Google DeepMind's robotics team has recently published a research paper showing how they are teaching Google's RT-2 robots to learn and adapt to their environment using Gemini AI.
Rather than relying solely on traditional programming methods, the team is using videos to train the robots, allowing them to learn in a way similar to human interns. By recording video tours of designated areas, such as homes or offices, the robots can watch and absorb information about their surroundings.
Google's Robots Navigate with Gemini AI
The model's functionality allows for verbal and visual outputs, enabling the robots to perform tasks based on their existing knowledge, and showcases the potential for robots to interact with their environment in ways that resemble human behavior.

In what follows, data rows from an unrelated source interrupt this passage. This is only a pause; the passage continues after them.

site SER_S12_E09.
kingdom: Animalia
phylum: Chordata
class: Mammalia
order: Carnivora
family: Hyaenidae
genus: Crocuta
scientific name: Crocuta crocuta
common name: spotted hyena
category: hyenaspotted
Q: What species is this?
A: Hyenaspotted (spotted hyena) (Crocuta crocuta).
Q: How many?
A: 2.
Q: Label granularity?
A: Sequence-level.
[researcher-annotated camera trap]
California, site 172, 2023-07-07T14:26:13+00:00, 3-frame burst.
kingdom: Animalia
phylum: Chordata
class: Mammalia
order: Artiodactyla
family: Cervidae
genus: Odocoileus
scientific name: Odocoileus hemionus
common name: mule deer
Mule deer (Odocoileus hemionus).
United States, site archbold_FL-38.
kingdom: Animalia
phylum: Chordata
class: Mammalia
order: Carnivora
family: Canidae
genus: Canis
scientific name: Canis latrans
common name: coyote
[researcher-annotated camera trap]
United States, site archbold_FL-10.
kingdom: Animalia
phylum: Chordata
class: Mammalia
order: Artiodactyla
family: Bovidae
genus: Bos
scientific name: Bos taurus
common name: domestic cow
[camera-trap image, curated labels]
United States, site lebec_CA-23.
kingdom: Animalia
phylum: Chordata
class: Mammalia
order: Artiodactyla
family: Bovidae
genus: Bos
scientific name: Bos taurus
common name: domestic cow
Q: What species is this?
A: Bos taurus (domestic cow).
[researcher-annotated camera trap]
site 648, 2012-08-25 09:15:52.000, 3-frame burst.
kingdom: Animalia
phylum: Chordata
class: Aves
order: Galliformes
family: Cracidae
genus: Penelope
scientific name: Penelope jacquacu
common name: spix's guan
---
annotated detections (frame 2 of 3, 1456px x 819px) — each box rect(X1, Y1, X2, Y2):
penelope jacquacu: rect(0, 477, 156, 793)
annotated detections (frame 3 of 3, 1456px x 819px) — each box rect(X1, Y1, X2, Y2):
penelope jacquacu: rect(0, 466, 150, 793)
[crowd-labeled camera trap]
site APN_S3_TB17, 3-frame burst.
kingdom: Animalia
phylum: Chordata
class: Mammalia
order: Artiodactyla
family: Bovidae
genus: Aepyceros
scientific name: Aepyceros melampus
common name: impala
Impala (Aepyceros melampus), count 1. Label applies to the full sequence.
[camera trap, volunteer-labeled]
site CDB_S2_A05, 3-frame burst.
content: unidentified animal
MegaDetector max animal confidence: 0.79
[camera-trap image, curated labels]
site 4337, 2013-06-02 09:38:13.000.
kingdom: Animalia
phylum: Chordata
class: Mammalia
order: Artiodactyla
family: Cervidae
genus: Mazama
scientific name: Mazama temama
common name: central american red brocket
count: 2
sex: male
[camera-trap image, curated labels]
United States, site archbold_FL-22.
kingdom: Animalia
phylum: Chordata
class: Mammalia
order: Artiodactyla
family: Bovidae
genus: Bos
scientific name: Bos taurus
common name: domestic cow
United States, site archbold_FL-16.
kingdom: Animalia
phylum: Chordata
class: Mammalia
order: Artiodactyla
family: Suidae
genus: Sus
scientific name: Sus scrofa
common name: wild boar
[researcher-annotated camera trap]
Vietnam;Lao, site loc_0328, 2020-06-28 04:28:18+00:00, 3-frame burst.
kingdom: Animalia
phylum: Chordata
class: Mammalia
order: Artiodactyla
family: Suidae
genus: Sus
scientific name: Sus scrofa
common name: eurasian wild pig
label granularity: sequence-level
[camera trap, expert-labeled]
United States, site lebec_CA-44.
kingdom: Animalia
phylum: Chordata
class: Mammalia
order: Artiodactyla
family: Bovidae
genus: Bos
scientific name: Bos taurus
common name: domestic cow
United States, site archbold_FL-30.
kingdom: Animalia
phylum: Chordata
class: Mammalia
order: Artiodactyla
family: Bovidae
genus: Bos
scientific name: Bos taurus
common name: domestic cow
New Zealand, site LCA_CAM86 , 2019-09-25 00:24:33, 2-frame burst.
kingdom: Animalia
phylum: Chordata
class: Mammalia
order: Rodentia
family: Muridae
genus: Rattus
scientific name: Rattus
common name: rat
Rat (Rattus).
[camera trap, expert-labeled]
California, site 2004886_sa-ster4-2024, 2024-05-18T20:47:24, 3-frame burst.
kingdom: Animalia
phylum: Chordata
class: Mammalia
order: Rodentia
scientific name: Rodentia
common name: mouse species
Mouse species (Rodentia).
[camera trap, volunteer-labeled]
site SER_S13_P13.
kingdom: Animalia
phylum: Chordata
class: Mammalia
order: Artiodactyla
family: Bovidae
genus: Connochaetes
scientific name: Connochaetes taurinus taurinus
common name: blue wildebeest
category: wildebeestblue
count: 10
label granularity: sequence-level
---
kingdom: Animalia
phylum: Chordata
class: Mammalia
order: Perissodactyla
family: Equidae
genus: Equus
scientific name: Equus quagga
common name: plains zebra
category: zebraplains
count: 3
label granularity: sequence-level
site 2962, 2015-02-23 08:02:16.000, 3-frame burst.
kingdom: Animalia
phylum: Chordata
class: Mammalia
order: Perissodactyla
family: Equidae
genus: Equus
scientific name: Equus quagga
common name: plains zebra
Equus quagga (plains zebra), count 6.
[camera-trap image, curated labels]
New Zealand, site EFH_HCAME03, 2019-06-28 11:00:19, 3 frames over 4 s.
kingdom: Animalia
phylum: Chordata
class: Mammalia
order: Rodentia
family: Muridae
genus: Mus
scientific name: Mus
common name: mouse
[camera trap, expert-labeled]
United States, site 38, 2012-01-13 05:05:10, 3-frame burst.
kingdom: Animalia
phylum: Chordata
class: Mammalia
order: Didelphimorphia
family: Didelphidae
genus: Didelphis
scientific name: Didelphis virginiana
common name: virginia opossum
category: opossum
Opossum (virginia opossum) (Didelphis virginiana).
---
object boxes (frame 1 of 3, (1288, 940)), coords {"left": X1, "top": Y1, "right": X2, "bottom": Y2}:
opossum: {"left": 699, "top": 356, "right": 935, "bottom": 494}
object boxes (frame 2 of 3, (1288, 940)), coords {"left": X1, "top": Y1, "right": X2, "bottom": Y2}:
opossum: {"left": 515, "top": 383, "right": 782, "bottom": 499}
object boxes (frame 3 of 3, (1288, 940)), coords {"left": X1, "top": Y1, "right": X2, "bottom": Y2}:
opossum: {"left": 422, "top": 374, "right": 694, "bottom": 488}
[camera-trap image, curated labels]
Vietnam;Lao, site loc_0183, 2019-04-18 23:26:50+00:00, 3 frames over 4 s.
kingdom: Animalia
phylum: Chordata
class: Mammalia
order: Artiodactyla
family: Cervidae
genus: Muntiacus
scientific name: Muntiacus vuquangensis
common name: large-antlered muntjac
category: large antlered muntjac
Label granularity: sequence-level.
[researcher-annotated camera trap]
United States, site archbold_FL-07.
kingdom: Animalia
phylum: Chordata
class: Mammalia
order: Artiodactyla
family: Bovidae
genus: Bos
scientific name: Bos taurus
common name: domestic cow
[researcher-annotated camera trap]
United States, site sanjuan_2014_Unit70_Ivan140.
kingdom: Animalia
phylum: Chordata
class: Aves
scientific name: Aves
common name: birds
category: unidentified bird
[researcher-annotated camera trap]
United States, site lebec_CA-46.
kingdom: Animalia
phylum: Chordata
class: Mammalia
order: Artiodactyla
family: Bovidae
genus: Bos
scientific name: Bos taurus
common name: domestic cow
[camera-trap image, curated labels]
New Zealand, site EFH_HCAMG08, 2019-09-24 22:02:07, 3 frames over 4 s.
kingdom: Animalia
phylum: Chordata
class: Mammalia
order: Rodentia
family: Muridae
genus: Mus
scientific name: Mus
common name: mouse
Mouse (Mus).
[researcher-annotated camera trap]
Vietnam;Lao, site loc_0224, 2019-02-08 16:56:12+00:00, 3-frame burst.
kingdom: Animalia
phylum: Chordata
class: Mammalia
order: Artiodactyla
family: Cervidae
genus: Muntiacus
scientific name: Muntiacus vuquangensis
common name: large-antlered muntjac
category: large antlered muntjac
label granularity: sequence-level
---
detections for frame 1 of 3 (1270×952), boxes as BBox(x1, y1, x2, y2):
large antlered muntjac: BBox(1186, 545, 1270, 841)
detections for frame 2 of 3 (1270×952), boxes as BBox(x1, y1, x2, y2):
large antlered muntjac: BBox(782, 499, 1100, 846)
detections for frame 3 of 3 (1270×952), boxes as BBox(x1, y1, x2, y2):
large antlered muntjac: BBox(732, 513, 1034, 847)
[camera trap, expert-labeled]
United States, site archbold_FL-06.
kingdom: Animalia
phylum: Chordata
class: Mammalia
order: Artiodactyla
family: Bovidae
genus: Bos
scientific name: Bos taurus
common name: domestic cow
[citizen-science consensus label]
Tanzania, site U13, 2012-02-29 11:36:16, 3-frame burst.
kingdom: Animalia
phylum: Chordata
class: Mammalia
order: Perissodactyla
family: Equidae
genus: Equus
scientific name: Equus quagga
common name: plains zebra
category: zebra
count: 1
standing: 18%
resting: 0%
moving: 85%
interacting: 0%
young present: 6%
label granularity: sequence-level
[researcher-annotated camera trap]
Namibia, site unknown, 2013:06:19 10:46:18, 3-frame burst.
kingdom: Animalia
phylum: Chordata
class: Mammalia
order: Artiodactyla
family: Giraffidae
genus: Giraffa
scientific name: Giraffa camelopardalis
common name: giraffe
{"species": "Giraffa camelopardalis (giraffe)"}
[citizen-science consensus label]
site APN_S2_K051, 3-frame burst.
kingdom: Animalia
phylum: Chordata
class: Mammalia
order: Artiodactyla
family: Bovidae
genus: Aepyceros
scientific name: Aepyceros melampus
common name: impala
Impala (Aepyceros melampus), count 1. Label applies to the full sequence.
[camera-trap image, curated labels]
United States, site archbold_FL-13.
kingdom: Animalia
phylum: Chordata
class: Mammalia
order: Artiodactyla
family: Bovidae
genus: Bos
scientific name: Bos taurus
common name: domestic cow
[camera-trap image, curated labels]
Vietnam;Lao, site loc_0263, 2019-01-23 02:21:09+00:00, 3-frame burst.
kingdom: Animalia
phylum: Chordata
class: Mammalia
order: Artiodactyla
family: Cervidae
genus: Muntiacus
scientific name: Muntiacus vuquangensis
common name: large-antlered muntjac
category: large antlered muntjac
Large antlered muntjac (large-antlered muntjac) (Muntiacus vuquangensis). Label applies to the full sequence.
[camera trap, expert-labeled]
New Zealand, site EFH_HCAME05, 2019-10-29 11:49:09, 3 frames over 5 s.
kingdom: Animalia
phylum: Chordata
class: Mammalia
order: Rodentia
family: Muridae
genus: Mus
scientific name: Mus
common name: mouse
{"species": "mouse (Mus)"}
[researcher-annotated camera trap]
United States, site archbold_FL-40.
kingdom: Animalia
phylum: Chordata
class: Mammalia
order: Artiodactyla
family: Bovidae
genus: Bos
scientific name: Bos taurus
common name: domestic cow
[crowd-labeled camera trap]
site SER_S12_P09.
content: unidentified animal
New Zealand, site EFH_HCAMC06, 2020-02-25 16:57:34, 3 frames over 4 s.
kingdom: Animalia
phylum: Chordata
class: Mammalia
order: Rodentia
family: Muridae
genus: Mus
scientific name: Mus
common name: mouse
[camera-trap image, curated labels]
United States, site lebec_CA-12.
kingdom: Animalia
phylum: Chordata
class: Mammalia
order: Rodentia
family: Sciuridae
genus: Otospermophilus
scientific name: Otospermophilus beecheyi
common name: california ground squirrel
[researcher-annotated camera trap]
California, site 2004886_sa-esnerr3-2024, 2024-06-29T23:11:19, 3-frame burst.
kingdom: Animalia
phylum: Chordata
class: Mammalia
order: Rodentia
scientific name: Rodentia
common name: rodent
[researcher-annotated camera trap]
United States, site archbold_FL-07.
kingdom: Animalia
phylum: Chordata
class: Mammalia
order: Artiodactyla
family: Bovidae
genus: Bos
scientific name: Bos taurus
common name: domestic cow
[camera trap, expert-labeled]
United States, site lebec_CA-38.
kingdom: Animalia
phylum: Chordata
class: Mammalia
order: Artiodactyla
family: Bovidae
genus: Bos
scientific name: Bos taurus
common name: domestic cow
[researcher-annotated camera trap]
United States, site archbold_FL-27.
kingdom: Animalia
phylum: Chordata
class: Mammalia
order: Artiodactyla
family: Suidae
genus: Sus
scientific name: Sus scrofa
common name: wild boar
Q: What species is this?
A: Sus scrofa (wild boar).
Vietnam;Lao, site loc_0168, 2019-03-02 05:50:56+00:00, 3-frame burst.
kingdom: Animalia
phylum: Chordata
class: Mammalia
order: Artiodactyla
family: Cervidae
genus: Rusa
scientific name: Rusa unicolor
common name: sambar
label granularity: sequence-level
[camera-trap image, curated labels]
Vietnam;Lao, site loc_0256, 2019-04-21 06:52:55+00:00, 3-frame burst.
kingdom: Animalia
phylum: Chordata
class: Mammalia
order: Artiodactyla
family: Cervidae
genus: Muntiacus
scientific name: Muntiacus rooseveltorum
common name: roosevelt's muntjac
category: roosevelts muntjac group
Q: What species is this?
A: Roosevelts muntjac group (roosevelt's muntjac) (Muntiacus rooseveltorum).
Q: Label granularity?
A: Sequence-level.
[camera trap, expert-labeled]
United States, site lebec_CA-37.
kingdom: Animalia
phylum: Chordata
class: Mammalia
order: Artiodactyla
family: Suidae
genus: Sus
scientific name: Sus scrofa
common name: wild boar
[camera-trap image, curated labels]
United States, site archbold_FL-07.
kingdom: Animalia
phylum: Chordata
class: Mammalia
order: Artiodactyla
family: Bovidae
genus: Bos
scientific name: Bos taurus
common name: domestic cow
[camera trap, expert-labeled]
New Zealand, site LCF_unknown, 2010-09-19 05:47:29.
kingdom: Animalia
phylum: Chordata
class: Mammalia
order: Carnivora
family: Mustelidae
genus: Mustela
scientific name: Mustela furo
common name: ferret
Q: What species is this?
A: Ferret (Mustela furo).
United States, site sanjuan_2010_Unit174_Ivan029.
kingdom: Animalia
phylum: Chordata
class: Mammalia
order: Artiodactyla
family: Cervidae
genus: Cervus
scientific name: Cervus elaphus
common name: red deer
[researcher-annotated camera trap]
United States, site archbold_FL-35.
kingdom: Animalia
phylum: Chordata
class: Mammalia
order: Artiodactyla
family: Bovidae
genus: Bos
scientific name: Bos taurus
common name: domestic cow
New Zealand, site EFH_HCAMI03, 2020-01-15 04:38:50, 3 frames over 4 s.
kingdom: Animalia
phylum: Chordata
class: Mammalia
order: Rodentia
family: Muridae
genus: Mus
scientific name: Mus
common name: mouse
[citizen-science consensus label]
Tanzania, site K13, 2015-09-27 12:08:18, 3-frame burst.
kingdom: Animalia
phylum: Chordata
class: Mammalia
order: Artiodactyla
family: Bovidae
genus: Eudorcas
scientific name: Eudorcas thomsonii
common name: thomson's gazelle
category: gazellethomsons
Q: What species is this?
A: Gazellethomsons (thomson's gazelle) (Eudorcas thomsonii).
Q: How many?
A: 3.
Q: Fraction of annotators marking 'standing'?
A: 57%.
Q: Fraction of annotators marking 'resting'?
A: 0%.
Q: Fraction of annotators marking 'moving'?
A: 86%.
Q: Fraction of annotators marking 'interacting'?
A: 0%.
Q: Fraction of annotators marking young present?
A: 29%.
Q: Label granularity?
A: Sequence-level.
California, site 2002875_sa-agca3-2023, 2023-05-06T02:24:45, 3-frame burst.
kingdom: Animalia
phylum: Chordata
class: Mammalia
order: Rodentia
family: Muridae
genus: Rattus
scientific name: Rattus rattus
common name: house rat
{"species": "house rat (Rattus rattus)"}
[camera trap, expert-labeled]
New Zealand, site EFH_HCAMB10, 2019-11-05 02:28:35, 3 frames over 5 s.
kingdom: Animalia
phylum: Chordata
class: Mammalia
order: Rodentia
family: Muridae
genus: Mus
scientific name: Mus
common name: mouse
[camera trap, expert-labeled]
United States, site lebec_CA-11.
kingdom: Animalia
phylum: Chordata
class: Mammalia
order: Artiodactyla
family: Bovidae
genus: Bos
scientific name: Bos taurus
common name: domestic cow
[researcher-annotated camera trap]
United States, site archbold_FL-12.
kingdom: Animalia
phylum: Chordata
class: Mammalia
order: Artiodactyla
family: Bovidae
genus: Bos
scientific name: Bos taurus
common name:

In practical tests, there’s a vast 9,000-square-foot area to operate the Gemini-powered robots, and it turns out that the robots can successfully follow over 50 different user instructions with a 90 percent success rate.
This high level of accuracy opens up numerous real-world applications for AI-powered robots, including assisting with household chores or performing more complex tasks in the workplace.
The robots are equipped with the Gemini 1.5 Pro generative AI model, which enables a long context window. This allows the AI to multi-task and process information efficiently, enabling the robots to learn about their environment in detail.
For example, if a user asks if a specific drink is available, the robot can navigate to the refrigerator, visually assess its contents, and then provide an answer based on that information. This level of understanding and execution represents a significant advancement in the capabilities of AI-powered robots.
Despite the promising results achieved with Gemini 1.5 Pro, there are still challenges to overcome. The robots currently take between 10 to 30 seconds to process each instruction, which is slower compared to human execution in most cases.
Additionally, the complexities and unpredictability of real-world environments pose challenges for the robots' navigation abilities.
Although the Gemini-powered robots are not yet ready for mass commercialization, their potential impact across various industries is promising. Integrating AI models such as Gemini 1.5 Pro into robotics, sectors like healthcare, shipping, and janitorial duties can be transformed.